* _Compiti scritti_
**1.** Secondo l'estratto, con quale termine si può chiamare ciò che sta a metà fra amicizia e stima tra colleghi?
**2.** Per favore, estrai dalle voci ogni riga che contiene la parola "browned". Maiuscole e minuscole contano.

* _Estratto_
- - - -
Talvolta diamo per scontato quanto tempo si passi al lavoro, gomito a gomito con altre persone che non abbiamo scelto noi ma ci sono capitate per caso come quando peschiamo i numeri dal sacchetto della tombola. Con la differenza che nella realtà le possibili combinazioni di colleghi sono assai più numerose dei numeri nel sacchetto.
Il tempo che spendiamo in azienda, tra le mura di una fabbrica o di un ufficio spesso ci portano via molte ore della giornata che non nessuno ci darà indietro e di cui non potremo mai più godere fuori.
All’inizio, quando conosci persone nuove sul posto di lavoro parti quasi sempre dal presupposto che non saranno mai amici o che dovrai avere i piedi di piombo e la mente sempre attenta a chi “vuole farti le scarpe”.
A volte è davvero così, diciamo che lo è spesso. Mischiare gli aspetti della vita può infatti risultare rischioso e controproducente, però poi capisci che i lavoratori sono quasi tutti sulla stessa barca e che se tratti bene le persone, difficilmente quelle persone avranno il coraggio di trattarti male. Almeno è questa l’idea in cui continuo a sperare.
Dunque sul lavoro per me vale la regola millenaria del karma: non fare ai colleghi ciò che non vorresti fosse fatto a te.
Negli ultimi anni ho capito che può esistere una cosa che si incastra nel mezzo fra amicizia e stima tra colleghi, e che dunque ha bisogno di una sua definizione perché non è né l’una né l’altra cosa.
Potrei definirla STIMIZIA, coniando un nuovo termine con cui spero di non turbare gli Accademici della Crusca.

La stimizia, come la chiamo io, per me è la capacità di stimarsi con sincerità e autenticità, superando sia il primordiale “non mi fido” sia il “siamo amici fuori”. Alla seconda frase non credo molto, alla prima invece ci credo ma penso che si possa superare la scarsa fiducia o la titubanza iniziale.
Le maschere possono convincerti, ma prima o poi sbiadiscono. Se fingi sul luogo di lavoro, o sei un bravo attore o sei un furfante. Per fortuna le bugie di solito hanno vita breve e gambe corte e io credo che ognuno, in cuor suo, capisca i colleghi più di quanto non dica o non lasci trapelare.
- - - -
* _Dati forniti_

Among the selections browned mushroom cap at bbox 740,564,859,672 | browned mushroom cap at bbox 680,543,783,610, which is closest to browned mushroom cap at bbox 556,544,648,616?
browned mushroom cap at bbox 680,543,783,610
- - - -
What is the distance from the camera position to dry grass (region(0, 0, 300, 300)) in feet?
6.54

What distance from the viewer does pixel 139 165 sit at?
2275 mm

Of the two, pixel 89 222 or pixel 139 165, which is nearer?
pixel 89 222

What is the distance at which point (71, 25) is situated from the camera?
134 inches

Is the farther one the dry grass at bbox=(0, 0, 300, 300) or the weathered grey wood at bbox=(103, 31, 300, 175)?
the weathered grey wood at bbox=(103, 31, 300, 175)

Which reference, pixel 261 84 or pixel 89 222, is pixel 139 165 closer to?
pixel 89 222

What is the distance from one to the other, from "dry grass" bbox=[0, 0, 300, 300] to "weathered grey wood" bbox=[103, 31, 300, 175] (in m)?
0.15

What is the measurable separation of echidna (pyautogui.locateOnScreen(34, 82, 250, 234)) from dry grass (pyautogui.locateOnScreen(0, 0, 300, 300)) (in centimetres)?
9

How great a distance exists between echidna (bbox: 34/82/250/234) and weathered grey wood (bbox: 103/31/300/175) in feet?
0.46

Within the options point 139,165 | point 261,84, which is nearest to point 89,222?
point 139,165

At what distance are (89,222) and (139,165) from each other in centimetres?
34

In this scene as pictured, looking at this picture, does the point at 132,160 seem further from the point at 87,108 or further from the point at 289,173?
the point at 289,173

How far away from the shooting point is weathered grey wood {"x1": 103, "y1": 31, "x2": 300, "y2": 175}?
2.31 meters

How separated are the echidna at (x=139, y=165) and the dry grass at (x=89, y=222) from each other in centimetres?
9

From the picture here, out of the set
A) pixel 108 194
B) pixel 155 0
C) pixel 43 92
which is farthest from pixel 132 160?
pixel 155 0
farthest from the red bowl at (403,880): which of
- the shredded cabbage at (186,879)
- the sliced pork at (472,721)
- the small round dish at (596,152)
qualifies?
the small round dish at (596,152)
- - - -
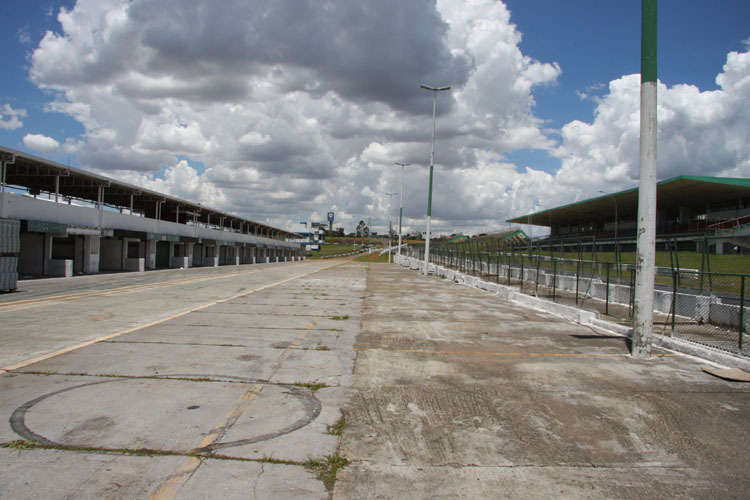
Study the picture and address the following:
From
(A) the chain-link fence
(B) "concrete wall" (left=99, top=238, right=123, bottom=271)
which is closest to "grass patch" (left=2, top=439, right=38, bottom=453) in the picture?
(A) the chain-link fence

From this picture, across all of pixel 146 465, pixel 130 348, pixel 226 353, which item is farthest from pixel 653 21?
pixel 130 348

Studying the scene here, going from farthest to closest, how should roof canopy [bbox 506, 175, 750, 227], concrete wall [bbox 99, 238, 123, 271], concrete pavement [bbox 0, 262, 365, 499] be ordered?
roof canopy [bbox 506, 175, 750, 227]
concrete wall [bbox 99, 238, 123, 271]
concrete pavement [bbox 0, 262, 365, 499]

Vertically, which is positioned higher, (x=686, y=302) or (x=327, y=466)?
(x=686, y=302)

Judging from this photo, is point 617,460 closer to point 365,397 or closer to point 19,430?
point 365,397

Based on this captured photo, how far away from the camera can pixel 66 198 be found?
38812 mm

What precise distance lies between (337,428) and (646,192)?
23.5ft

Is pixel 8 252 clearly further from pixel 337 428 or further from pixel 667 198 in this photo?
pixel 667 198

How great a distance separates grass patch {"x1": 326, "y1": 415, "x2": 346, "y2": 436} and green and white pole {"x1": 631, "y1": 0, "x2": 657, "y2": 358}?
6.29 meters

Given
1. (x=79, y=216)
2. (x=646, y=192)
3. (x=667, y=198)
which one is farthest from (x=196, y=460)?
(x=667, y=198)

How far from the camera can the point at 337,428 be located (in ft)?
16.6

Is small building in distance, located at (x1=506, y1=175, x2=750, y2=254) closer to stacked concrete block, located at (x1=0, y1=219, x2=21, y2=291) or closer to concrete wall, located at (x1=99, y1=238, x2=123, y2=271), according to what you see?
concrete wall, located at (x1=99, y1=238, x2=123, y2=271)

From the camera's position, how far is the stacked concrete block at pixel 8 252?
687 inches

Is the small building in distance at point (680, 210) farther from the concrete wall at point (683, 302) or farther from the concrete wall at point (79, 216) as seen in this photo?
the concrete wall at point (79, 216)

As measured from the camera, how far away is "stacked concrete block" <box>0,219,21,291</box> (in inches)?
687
- - - -
* _Soluzioni_
**1.** Stimizia.

**2.**
Among the selections browned mushroom cap at bbox 740,564,859,672 | browned mushroom cap at bbox 680,543,783,610, which is closest to browned mushroom cap at bbox 556,544,648,616?
browned mushroom cap at bbox 680,543,783,610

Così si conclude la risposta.